• [Source document]

Open source maps aid relief efforts in Nepal

One OpenStreetMap view displays medical units in the heart of Kathmandu. © OpenStreetMap contributors

Screen%20Shot%202015-05-12%20at%2011.28. Illinois alumnus Nama Budhathoki recognized the need for better documentation of Nepal’s roads and resources before disaster struck there last month. The former GSLIS student and a small team of volunteers began mapping Nepal in 2013, after Budhathoki saw the importance of accurate maps following the devastating earthquake that struck Haiti in January 2010.

"Navigation in Kathmandu [was already] a nightmare; we don't have a very good address system. If you get an invitation to dinner, to reach that house you have to make six or seven calls to get directions,” he told BBC News.

"Nepal sits in one of the most risky zones for earthquakes and other disasters. In Haiti they made [the map] after—I wanted to make the map before the earthquake."

Budhathoki created the nonprofit organization Kathmandu Living Labs, through which he and his team have been creating maps of Nepal’s Kathmandu Valley using OpenStreetMap (OSM), an initiative that draws on volunteers from around the world to supply local knowledge to build open data maps. Budhathoki studied OSM extensively as a doctoral student at Illinois. He took courses at GSLIS and completed a PhD in urban and regional planning with a dissertation that focused on OSM as a case study to explore the motivations of those who choose to contribute to open source geographic systems.

“Nama’s work is of the highest technical standards. Beyond that, he has shown innovative ways in which technical skills can be employed to benefit those in the greatest need," said GSLIS Professor Emeritus Chip Bruce. Budhathoki worked with Bruce as a research assistant at GSLIS and Bruce served as research director for his dissertation.

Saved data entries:
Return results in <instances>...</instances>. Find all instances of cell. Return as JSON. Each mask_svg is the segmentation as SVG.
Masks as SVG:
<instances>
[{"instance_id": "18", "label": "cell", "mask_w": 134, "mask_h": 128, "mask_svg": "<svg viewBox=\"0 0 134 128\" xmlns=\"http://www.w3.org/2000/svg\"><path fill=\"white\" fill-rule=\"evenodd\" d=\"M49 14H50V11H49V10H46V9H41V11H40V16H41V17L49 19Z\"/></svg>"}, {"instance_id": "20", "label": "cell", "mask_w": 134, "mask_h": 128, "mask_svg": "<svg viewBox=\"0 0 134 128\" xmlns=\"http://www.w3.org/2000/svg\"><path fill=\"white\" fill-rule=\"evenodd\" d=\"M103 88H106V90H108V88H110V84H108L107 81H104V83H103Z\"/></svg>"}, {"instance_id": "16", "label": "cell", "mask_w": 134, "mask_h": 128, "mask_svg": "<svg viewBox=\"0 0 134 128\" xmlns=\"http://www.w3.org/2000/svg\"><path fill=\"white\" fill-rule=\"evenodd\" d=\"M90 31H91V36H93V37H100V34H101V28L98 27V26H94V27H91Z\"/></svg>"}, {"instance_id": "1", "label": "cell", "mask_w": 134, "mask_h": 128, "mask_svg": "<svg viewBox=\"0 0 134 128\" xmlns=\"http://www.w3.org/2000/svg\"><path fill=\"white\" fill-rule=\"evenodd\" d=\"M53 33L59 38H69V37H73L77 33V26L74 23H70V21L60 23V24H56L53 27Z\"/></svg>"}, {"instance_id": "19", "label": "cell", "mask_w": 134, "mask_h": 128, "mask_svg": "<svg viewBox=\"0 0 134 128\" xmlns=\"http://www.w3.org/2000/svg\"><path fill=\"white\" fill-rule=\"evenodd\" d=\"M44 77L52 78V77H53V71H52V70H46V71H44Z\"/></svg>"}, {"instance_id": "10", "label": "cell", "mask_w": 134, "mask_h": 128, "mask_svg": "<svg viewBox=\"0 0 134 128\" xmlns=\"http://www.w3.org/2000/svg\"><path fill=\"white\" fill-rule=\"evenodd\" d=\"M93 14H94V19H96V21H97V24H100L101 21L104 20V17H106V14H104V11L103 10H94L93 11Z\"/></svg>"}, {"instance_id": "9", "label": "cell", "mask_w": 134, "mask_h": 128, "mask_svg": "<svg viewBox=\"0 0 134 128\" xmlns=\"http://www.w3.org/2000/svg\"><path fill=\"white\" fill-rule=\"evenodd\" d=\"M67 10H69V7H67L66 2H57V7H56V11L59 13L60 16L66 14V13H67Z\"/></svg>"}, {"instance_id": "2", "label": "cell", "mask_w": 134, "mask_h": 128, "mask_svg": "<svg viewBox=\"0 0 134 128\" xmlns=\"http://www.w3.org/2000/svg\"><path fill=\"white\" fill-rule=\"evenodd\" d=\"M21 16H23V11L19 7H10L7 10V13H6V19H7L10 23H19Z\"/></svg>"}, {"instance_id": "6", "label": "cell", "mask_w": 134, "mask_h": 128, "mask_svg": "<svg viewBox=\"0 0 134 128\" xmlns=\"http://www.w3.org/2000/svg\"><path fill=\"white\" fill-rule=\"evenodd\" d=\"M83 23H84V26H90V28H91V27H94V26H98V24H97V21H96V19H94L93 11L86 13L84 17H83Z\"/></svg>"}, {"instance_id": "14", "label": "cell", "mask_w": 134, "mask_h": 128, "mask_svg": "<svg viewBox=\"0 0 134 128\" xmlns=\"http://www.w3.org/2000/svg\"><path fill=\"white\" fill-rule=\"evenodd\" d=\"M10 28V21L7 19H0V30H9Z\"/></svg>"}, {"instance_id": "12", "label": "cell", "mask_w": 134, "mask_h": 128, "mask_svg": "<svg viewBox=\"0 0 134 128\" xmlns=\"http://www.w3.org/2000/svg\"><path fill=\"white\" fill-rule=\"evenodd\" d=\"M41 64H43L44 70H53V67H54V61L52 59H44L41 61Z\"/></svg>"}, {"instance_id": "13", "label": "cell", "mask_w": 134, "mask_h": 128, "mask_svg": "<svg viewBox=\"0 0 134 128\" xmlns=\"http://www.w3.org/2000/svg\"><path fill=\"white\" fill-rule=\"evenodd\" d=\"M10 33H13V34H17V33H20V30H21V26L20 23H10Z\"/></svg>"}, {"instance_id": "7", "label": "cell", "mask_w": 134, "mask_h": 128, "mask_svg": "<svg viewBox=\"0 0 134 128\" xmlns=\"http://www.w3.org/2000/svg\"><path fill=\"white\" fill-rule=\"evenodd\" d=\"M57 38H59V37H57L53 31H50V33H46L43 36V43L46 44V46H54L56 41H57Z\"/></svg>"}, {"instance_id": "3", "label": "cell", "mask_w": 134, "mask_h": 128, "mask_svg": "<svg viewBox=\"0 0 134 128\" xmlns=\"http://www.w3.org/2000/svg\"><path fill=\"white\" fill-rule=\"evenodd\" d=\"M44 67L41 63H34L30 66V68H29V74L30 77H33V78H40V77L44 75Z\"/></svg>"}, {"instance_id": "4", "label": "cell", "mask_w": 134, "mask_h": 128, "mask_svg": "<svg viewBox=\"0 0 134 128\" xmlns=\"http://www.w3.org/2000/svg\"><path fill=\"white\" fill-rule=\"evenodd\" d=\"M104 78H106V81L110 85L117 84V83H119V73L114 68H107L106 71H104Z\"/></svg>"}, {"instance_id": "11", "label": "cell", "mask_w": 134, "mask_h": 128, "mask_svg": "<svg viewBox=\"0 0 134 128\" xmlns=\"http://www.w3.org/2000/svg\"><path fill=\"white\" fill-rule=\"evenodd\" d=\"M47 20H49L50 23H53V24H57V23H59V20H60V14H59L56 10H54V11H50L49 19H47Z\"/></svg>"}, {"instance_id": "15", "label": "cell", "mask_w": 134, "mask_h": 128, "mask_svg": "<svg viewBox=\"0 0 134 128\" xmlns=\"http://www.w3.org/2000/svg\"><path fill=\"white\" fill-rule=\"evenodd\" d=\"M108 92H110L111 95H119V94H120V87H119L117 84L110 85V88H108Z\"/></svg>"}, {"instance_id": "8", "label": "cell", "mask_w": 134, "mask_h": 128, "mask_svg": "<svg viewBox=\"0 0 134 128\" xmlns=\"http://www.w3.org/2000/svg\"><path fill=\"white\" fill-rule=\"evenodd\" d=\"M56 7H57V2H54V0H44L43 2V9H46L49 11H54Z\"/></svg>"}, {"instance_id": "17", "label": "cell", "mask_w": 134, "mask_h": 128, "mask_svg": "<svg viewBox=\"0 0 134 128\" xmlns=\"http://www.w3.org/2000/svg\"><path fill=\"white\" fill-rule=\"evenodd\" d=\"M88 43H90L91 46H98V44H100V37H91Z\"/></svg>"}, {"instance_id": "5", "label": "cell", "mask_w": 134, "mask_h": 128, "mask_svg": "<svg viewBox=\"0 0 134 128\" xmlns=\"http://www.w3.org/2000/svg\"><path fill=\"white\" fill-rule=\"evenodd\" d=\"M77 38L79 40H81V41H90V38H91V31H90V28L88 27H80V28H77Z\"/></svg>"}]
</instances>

• [Tasks]
1) Retype the article on open source maps in Nepal from "Open source maps" up to and including "told BBC News.".
2) In the article on open source maps in Nepal, condense the paragraph beginning "Budhathoki created the nonprofit organization" into a short bulleted list that keeps its main facts.
3) Proceed with the article on open source maps in Nepal, starting after its final sentence.

• [Expected results]
1)
Open source maps aid relief efforts in Nepal

One OpenStreetMap view displays medical units in the heart of Kathmandu. © OpenStreetMap contributors

Screen%20Shot%202015-05-12%20at%2011.28. Illinois alumnus Nama Budhathoki recognized the need for better documentation of Nepal’s roads and resources before disaster struck there last month. The former GSLIS student and a small team of volunteers began mapping Nepal in 2013, after Budhathoki saw the importance of accurate maps following the devastating earthquake that struck Haiti in January 2010.

"Navigation in Kathmandu [was already] a nightmare; we don't have a very good address system. If you get an invitation to dinner, to reach that house you have to make six or seven calls to get directions,” he told BBC News.

2)
- Budhathoki founded the nonprofit Kathmandu Living Labs.
- Through it, he and his team map Nepal's Kathmandu Valley with OpenStreetMap (OSM).
- OSM relies on volunteers worldwide who contribute local knowledge to build open data maps.
- As a doctoral student at Illinois, Budhathoki studied OSM in depth and took courses at GSLIS.
- His PhD in urban and regional planning used OSM as a case study of why people contribute to open source geographic systems.

3)
Budhathoki, who lives in Nepal, quickly rallied his team following the 7.8 magnitude earthquake that occurred on April 25. Since then more than 4,000 volunteers from around the world have contributed to OSM’s maps of the affected regions, sharing data that is available to aid relief efforts there.

Budhathoki’s other work in LIS includes publication of the book, Youth Community Inquiry: New Media for Community and Personal Growth, which he co-edited with Bruce and Associate Professor Emerita Ann Bishop. He has also taught in LIS topics including geographic information systems, on which he gave a workshop at GSLIS in 2008. In 2013 Budhathoki and former GSLIS Professor Caroline Haythornthwaite received the Best Social Informatics Paper Award from the Association for Information Science and Technology Special Interest Group for Social Informatics for their paper, “Motivation for open collaboration: Crowd and community models and the case of OpenStreetMap.”

Previously, Budhathoki was a research assistant on GSLIS's Youth Community Informatics project, led The World Bank’s Open Data for Resilience Intitiative, served as director of programs at the Niti Foundation, held a post-doctoral research position at McGill University, and was an information technology officer for Nepal’s Ministry of Land Reform and Management.

The work of Kathmandu Living Labs and OpenStreetMap were recently featured in news items published by BBC News and Wired.